И он посмотрел женщине прямо в лицо, в котором было что-то неуловимо отталкивающее. Жидкие локоны свисали на потный лоб, покрытый слипшимися комками белил. Бруно стоял на клетчатом коврике, заложив руки за спину.

   — Как великодушно с вашей стороны навестить бедную страдалицу, — сказала женщина, — страдалицу, прелести которой давно увяли. — Она слабо хихикнула, пошарила под подушкой и, вытащив небольшой веер, с судорожной кокетливостью стала им обмахиваться. — Не стоит уверять меня, что это не так. Я вижу вас насквозь. Вы — бесстыдник. Бесстыдник, — повторила она игриво. — Все мужчины — бесстыдники. Я их отлично изучила. А всё же, маэстро Бруно, при вас у меня так легко на душе. Когда вы подле меня и я закрываю глаза, я вижу свечи, горящие на алтаре и избавляющие меня от мук чистилища. Меня ведь не за что отправлять в ад, я всегда только покорялась судьбе, я — несчастная женщина, и Пресвятая Матерь Божия меня поймёт, потому что страдания женщины может понять только женщина. Где их понять Господу Богу, говорю я себе, лёжа здесь. Он ведь не женщина. Пускай он создал женщину, но создал-то он её иной, чем он сам? Вы бы всё это разъяснили мне, маэстро Бруно, и если такие мысли — грех, то мне нужно будет исповедаться. Странные у меня бывают мысли. Иногда мне думается, что вы бы могли быть моим духовником, отпустить мне грехи.

   — Да, — отозвался Бруно тихо.

   — Отчего это так? — спросила она голосом, неожиданно ясным, серебряно-звонким, как у ребёнка. — Отчего это вы моей душе приносите такой покой, а сами не покойны?

Бруно молчал и думал: «Надо опять приняться за изучение математики».

Женщина в постели продолжала говорить. Её тело, от тяжести которого в тюфяке образовалось углубление, было едва заметно под одеялом, когда она лежала вытянувшись. Казалось, от неё оставались лишь увядший бюст да измождённое лицо, жалкий осколок разбитой жизни, судорожно барахтавшийся в трясине разложения, в которую он попал. Синьора Виньеро болтала — и прожитые годы вставали перед ней, качались перед глазами, как флаги суетного тщеславия. И казалось, что первый слабый крик торжества истощит её дыхание и погрузит её наконец в белую трясину смерти, где она исчезнет навеки.

Подобно брошенному камню, разбивающему гладь озера, монотонный голос этой женщины ворвался в душу Бруно. И зыбь побежала по озеру, стремясь за пределы его, ряд убегающих кругов без общего центра; круг завихрился в спираль, и центр перемещался так быстро, что никакая окружность не могла удержать его.
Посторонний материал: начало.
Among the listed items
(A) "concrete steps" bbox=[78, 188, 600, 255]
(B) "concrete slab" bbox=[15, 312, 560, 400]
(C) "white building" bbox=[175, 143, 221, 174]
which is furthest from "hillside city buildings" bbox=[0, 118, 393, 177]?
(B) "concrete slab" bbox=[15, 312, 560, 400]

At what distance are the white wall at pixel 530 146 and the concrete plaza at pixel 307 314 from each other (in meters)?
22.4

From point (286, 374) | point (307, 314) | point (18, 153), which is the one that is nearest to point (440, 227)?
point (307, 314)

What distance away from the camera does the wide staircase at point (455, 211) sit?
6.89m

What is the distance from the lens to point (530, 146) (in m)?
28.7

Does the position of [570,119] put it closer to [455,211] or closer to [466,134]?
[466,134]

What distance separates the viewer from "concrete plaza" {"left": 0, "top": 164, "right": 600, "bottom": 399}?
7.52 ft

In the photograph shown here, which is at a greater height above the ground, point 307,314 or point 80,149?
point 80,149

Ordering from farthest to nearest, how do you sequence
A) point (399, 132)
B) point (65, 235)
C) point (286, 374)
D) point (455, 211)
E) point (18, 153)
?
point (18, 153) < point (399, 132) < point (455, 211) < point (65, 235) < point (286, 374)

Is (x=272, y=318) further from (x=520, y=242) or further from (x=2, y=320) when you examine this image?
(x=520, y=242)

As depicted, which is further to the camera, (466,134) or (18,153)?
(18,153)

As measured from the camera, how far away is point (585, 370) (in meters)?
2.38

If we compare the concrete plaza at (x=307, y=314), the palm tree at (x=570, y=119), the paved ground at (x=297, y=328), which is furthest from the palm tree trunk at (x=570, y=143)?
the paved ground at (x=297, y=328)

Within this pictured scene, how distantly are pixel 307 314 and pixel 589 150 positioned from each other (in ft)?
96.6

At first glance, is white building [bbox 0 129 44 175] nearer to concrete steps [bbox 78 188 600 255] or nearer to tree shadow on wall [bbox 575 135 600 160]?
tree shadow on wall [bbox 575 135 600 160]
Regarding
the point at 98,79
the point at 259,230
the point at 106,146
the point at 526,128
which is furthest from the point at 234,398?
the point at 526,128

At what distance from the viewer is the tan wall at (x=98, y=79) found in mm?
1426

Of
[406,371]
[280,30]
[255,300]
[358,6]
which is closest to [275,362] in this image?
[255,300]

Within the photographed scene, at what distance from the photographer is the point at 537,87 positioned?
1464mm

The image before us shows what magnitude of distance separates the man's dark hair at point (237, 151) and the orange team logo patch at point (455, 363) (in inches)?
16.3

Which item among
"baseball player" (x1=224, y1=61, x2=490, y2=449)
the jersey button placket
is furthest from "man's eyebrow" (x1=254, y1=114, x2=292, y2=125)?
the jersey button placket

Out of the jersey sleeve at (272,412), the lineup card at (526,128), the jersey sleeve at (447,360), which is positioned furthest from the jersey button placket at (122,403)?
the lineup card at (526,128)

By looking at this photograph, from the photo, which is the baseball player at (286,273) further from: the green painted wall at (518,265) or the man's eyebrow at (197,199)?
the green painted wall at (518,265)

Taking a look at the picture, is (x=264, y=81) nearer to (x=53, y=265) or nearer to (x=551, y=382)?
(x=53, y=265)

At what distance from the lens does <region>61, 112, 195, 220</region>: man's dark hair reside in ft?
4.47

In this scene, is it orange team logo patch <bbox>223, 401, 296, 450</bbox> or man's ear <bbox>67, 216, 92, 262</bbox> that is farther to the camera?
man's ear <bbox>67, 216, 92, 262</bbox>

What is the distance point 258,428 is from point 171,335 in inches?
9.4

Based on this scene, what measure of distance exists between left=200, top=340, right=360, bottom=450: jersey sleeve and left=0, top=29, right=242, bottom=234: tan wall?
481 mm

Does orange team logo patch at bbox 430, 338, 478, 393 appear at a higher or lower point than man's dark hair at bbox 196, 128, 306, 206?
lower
Крайняя кривая разогнулась в прямую, перешла в бесконечную непрерывность, и то была уже не прямая, не кривая, а — время, пространство, сила. Было лишь его тело, голодное, терзаемое видениями, да влекущее, пугающее неведомое в бренном теле первой попавшейся женщины, и в то же время — сеть вечности, вечное движение звёзд, лужа крови и слизи, бессмертная геометрия времени и пространства, все мыслимые формы красоты и силы, созданные жизненной необходимостью их субстанции, совпадение противоположностей в едином...

Накрашенная женщина взяла его за руку.

   — Да, вы страдали, синьора, — сказал он мягко.

Он слышал не голос чувства, а голос зла, которым пропитан мир, как пропитана гнилым запахом болот эта Венеция, венец человеческого искусства, благородный город зловония, выстроенный на воде, надёжной как суша.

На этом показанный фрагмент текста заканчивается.